TEXT BLOCK:
_ _ _ _ _ _ _

Saturday, May 16, 2009

Treading Water

This has been a rough week with my boss. The school finally made the announcement that I was leaving and for some reason that coincided with my boss giving me the silent treatment for 4 solid days. It's really hard to do my job as her assistant with her not speaking to me. But, I have been trying really hard to just accept that I have 5 more weeks and then I am moving on and this will just be a memory.

I have been really thinking hard about what I want out of life when we move. Right now I live in a city of about 130,000 people that swells to 250,000 in the summer from tourists. Traffic is so bad that we cannot walk or ride our bikes anywhere safely and our church is 8 miles away from our house. When we move, E's school will be two blocks away and the church will be .9 miles from the parsonage and the downtown area and NO busy roads. Our lifestyle is going to drastically change because of this, but also because Hubby is not getting a huge raise and money will be tight if I can't find a job. Realistically I only need to make $8,000 a year to live the same way we are now and still put a few hundred dollars a month away, so I am hoping I can find a part-time job that allows me to change the way my life has been. I'm looking forward to living simply.

_ _ _ _ _ _ _

[Data items]
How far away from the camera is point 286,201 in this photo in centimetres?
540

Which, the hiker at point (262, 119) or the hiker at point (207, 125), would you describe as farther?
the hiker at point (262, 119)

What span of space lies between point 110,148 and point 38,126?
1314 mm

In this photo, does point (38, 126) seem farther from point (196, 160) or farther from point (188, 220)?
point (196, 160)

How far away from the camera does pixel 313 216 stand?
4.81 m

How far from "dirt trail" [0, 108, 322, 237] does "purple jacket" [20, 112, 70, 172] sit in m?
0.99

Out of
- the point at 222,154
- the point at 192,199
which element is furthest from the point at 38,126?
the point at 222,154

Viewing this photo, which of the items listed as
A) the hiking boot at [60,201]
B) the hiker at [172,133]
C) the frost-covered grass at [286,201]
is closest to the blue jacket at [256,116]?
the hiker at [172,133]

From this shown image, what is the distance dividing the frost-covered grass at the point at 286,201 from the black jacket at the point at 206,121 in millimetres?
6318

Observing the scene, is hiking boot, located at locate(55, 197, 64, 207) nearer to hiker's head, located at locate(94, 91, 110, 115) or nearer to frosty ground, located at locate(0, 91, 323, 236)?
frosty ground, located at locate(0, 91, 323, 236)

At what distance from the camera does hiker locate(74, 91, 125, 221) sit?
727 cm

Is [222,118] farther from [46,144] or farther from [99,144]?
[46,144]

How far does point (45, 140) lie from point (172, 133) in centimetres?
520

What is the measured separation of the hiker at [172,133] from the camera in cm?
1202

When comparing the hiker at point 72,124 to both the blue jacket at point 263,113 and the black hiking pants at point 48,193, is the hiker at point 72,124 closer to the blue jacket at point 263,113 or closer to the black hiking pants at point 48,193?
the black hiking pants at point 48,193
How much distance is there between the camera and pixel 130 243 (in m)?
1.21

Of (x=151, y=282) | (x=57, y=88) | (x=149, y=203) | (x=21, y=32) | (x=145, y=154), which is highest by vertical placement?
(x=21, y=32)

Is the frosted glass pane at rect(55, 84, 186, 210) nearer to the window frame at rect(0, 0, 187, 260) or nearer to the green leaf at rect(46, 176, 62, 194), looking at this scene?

_ _ _ _ _ _ _

WHAT THIS EXERCISE ASKS:
**A)** Sum up the blog post in two sentences.
**B)** According to the blog post, how far will the church be from the parsonage after the move?
**C)** Return the stretch of the blog post from "Treading Water" through "be a memory.", word for word.

ANSWER SET:
**A)** The writer has had a hard week because the boss gave the writer the silent treatment for four days after the school announced the writer was leaving, but the writer is trying to accept that only five weeks remain. After the move, school, church and downtown will be close by with no busy roads, and the writer hopes to find a part-time job paying about $8,000 a year, enough to live the same way and still save a few hundred dollars a month.

**B)** .9 miles

**C)**
Treading Water

This has been a rough week with my boss. The school finally made the announcement that I was leaving and for some reason that coincided with my boss giving me the silent treatment for 4 solid days. It's really hard to do my job as her assistant with her not speaking to me. But, I have been trying really hard to just accept that I have 5 more weeks and then I am moving on and this will just be a memory.